Platform-agnostic. The early stages determine the right platform before anything is built.

        graph TD
          REQ["New agent request\nfrom any team"] --> INTAKE["Intake + Discovery\nRequirements, stakeholders, constraints"]
          INTAKE --> PLATFORM{"Can this work\nin Glean?"}
          PLATFORM -->|"Yes"| GLEAN_PATH["Glean Path\nFully developed"]
          PLATFORM -->|"No"| OTHER_PATH["Other Platform\nTo be determined"]
          GLEAN_PATH --> AF["Agent Factory\nbuilds instructions"]
          AF --> EVAL["Eval-Repair Loop\nuntil quality bar met"]
          EVAL --> DEPLOY_G["Deploy to Glean\nwith monitoring"]
          DEPLOY_G --> IMPROVE["Continuous improvement"]
          OTHER_PATH --> AF2["Agent Factory\nbuilds instructions + app"]
          AF2 --> BUILD2["Build + deploy on\nappropriate platform"]
          BUILD2 --> EVAL2["Same eval-repair loop\nSame rigor, same scoring"]
          EVAL2 --> DEPLOY2["Deploy with monitoring"]
          DEPLOY2 --> IMPROVE2["Continuous improvement"]

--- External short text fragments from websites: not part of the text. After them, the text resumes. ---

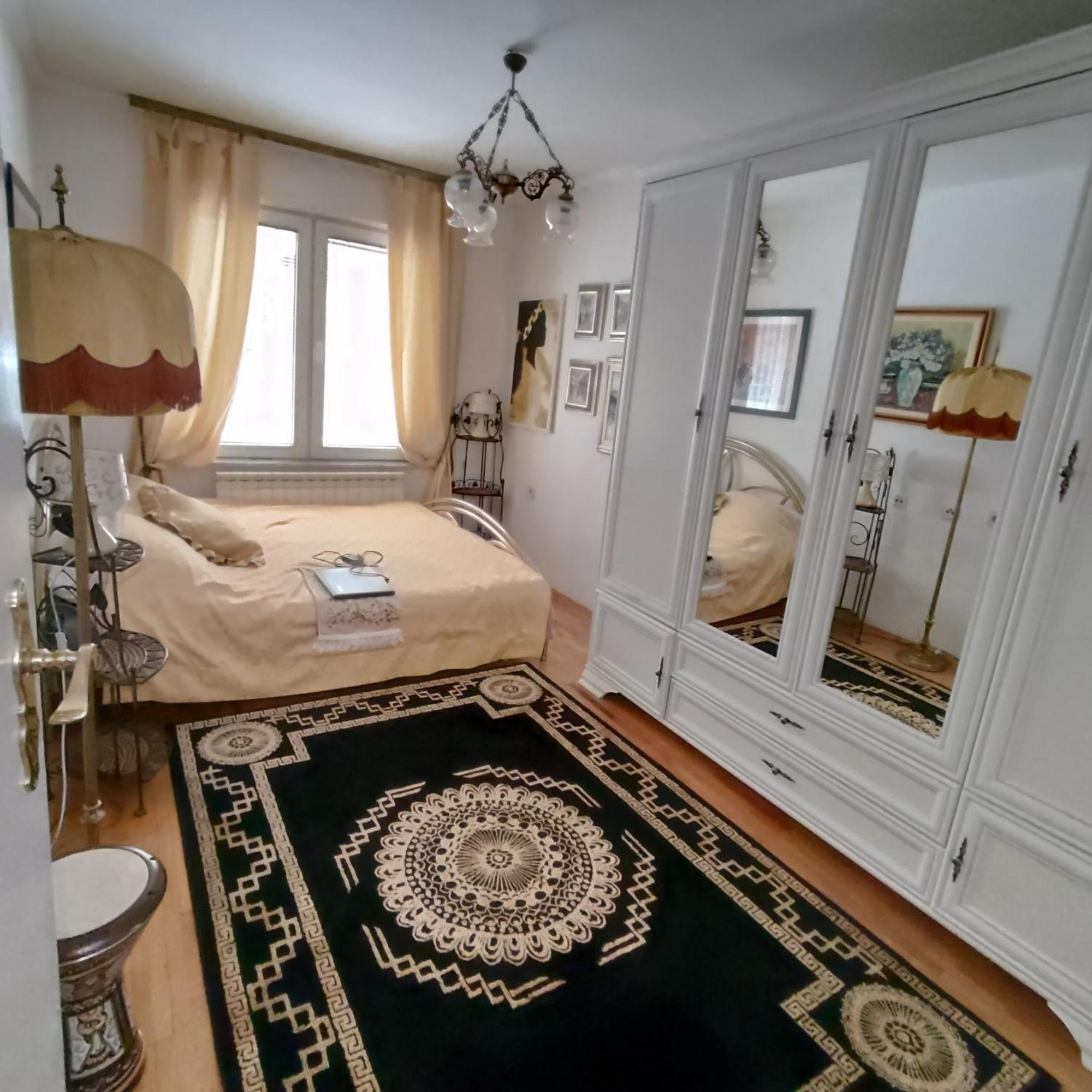 Downtown Green Oasis Apartments Szarajevó Kültér fotó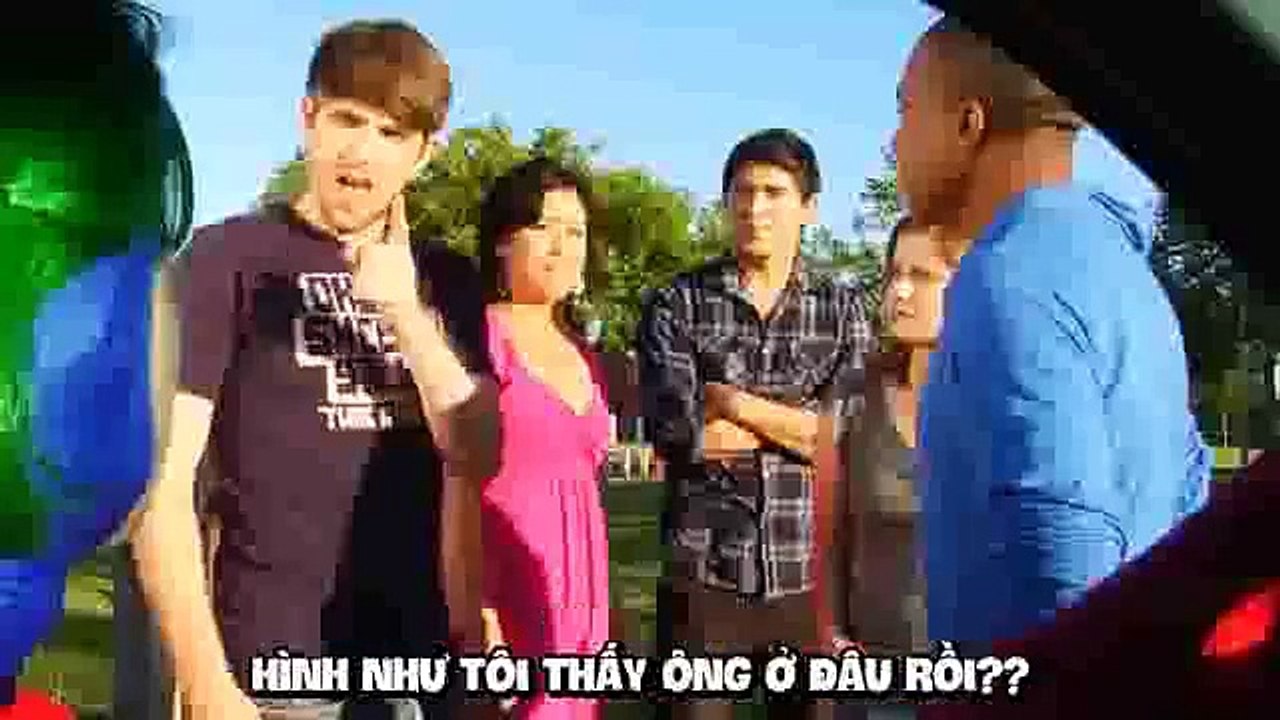 [Smosh Vietsub] If Cartoon Were Real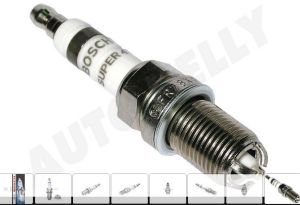 Искрова свещ BOSCH BO 0242232502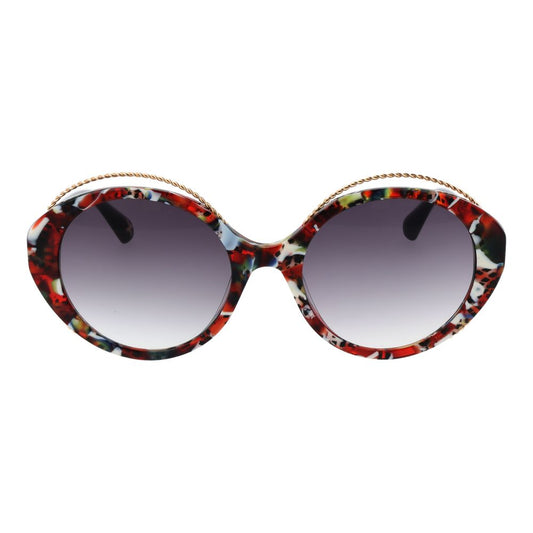 Christian Lacroix Multicolor Women Sunglass
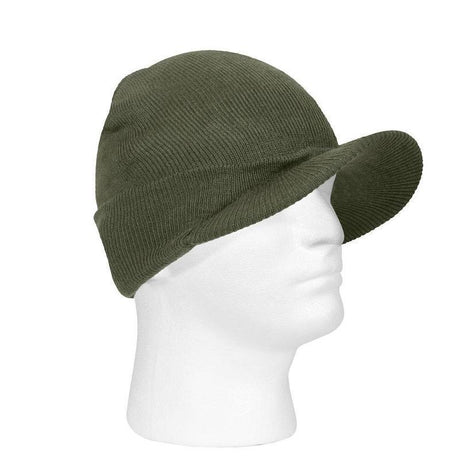 Casquette Rothco Jeep Cap Wool US Army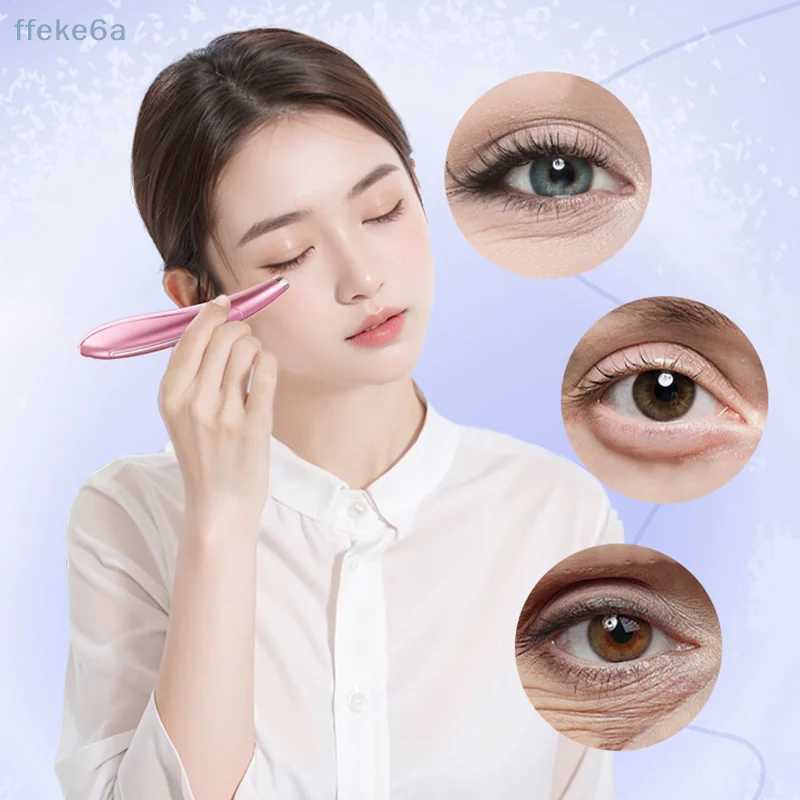 Eye massager with constant temperature and thermal vibration lamp dark circles and eye bags eye skin care giftXJ250224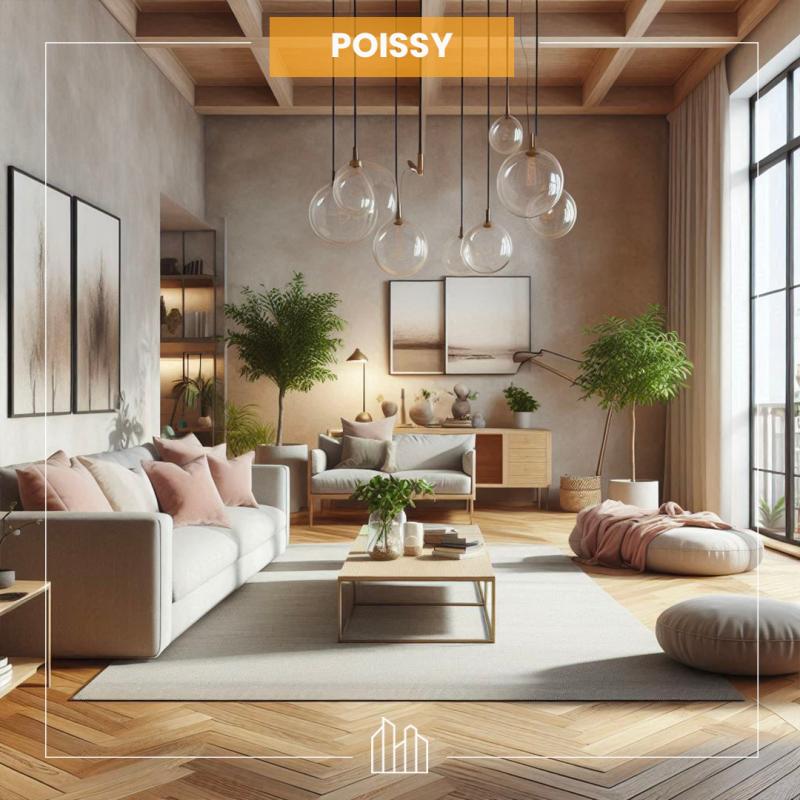 Poissy Appartement neuf 2 pièces 32 m²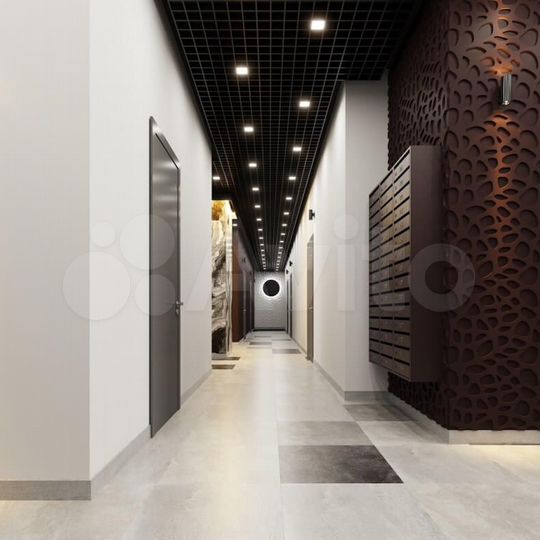 2-к. квартира, 47,2 м², 7/15 эт.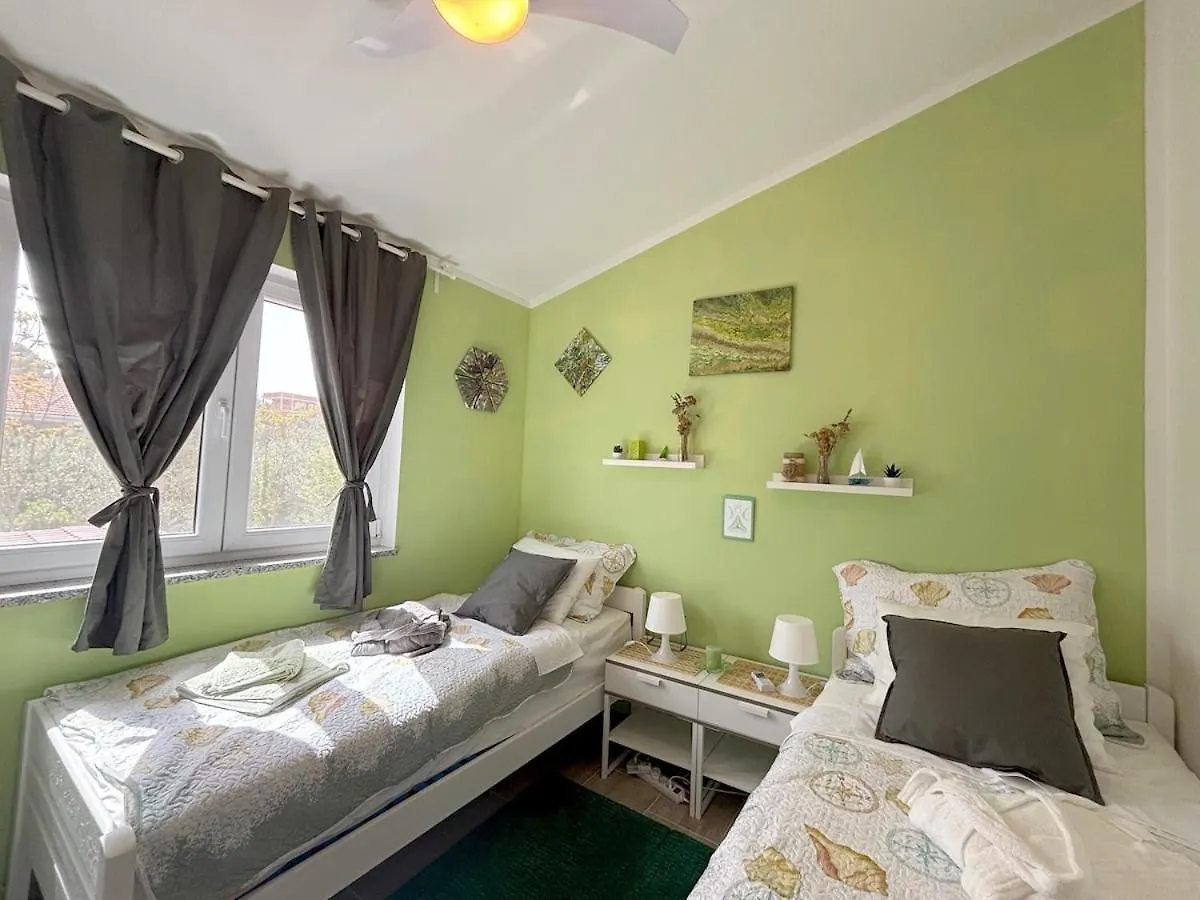 Sea View Apartment Artmare Lukoran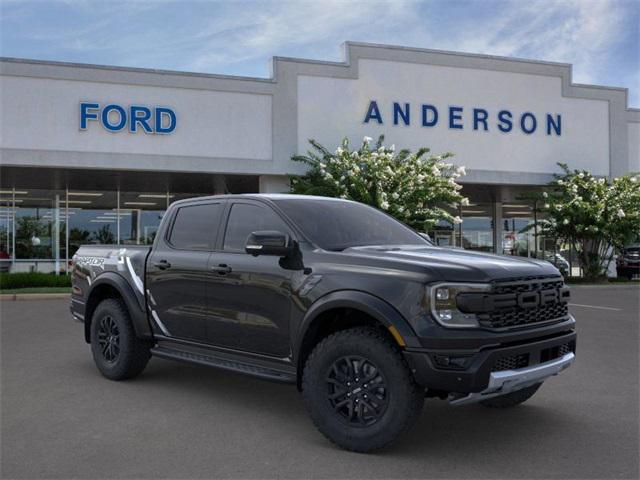 new 2024 Ford Ranger car, priced at $58,690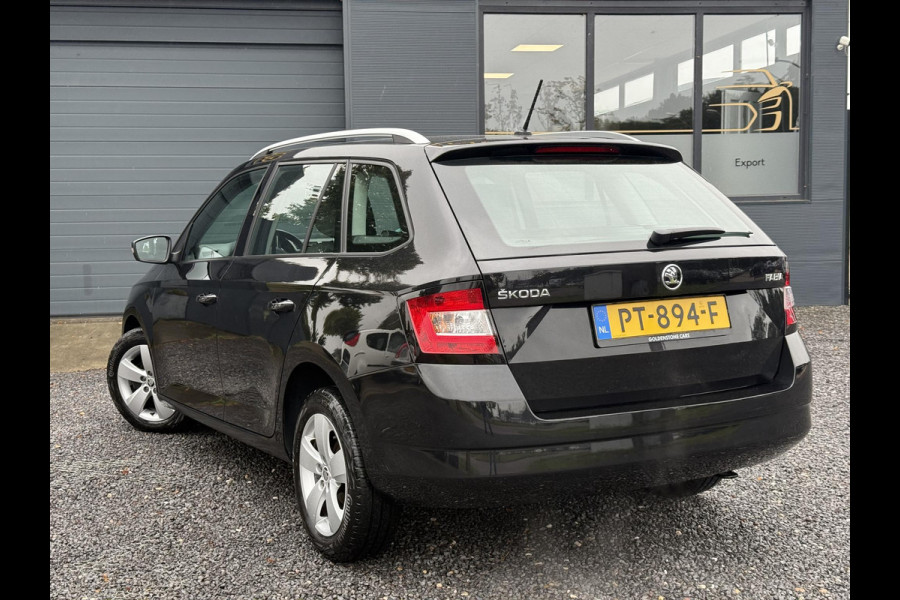 Škoda Fabia Combi 1.2 TSI Drive 2e Eigenaar,Airco,Cruise,Lm velgen,N.A.P,Nieuwe Apk bij Aflevering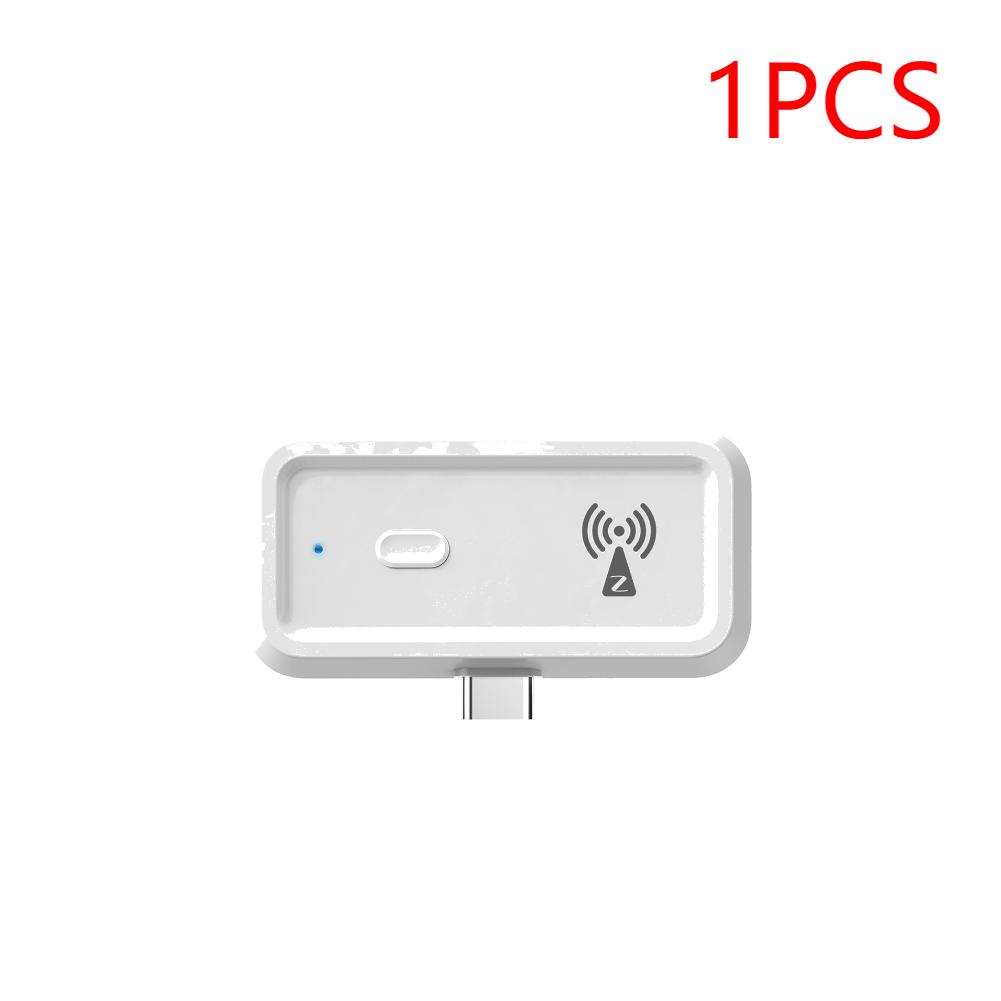 Tuya ZigBee Signal Repeater Works with ZigBee Gateway Hub Smart Life APP Type C Wireless Extender Repeater for Home Office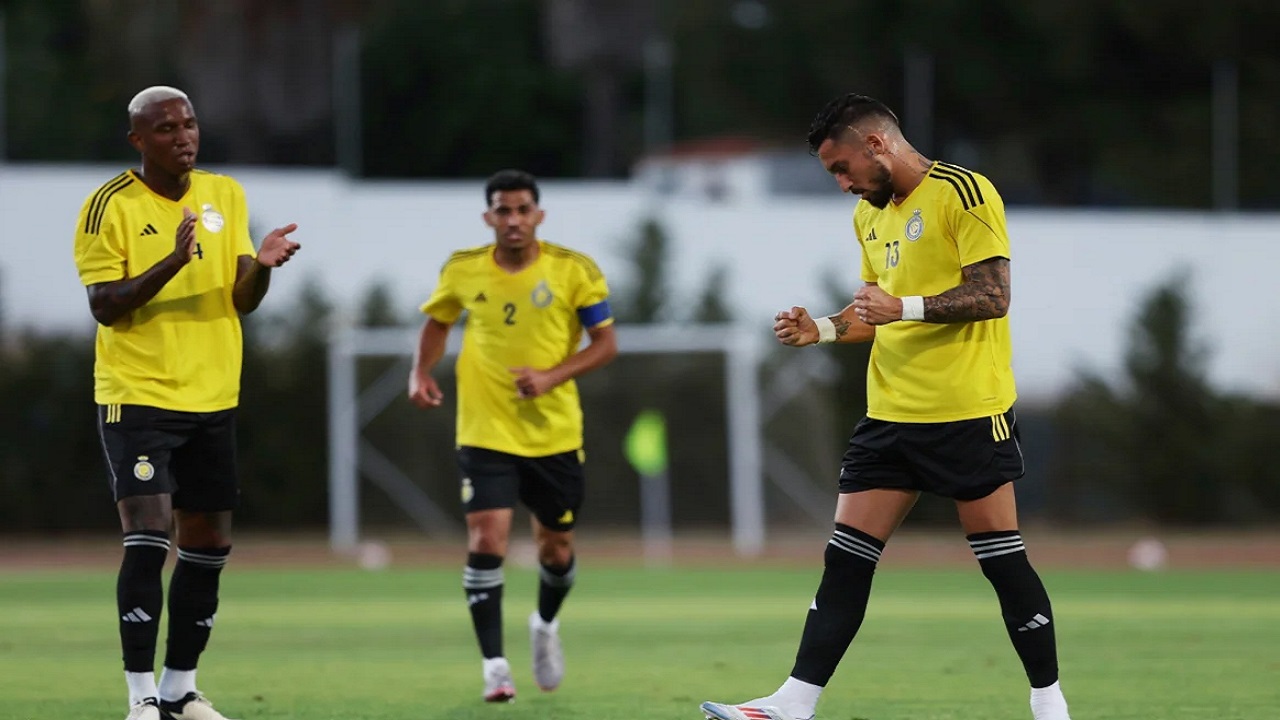 أزمة في النصر السعودي
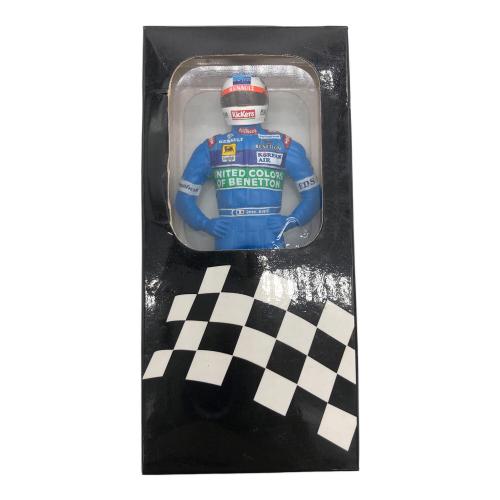 MINICHAMPS (ミニチャンプス) フィギュア ドライバー人形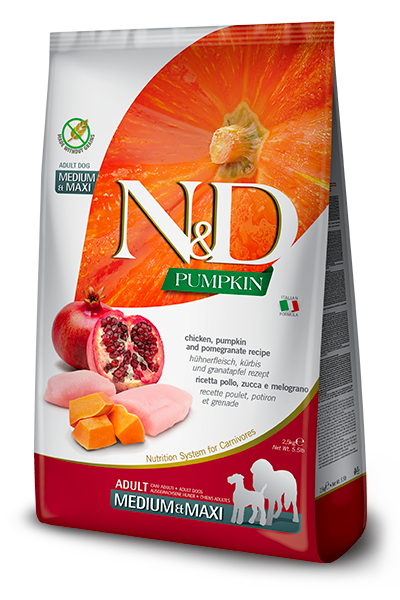 Farmina N&D Grain Free Dry Dog Food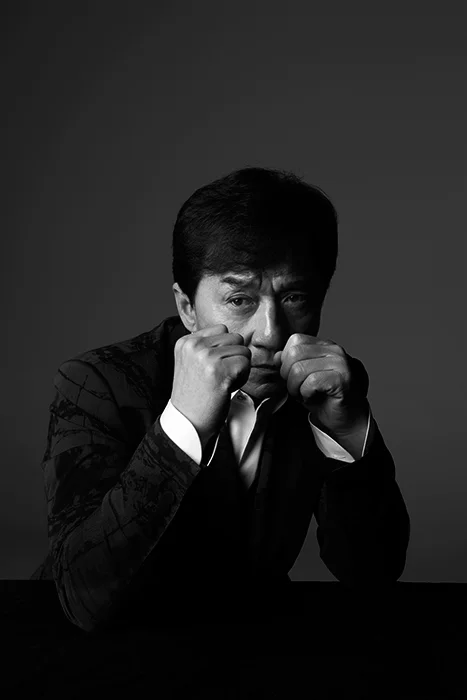 Jacky Chan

          classDef process fill:#b4530922,stroke:#b45309,stroke-width:2px
          classDef glean fill:#15803d22,stroke:#15803d,stroke-width:2px
          classDef other fill:#1d4ed822,stroke:#1d4ed8,stroke-width:2px
          classDef decision fill:#7e22ce22,stroke:#7e22ce,stroke-width:2px

          class REQ,INTAKE process
          class PLATFORM decision
          class GLEAN_PATH,AF,EVAL,DEPLOY_G,IMPROVE glean
          class OTHER_PATH,RUBRIC2,BUILD2,EVAL2,DEPLOY2,IMPROVE2 other

Platform changes. Quality doesn't. The eval-repair loop applies the same rigor whether an agent runs in Glean, a custom app, or a third-party tool.

Agents already in this pipeline:

BuRDy (IS): BRD interview agent. 9 repair cycles complete. Entering team testing.
Deal Desk Agent (Sales/Finance): Quote-to-cash support. In testing.
Legal Separation Agent (Legal/HR): Agreement generation + severance calculation. In discovery.
ITFA Vendor Research Agent (Procurement): Automated vendor security/privacy research for IT intake. In testing.
JD Generator (People/HR): Structured job description generation from intake data. In testing.
Discovery PuRDy (Cross-functional): Product requirements interviews. Ready for testing.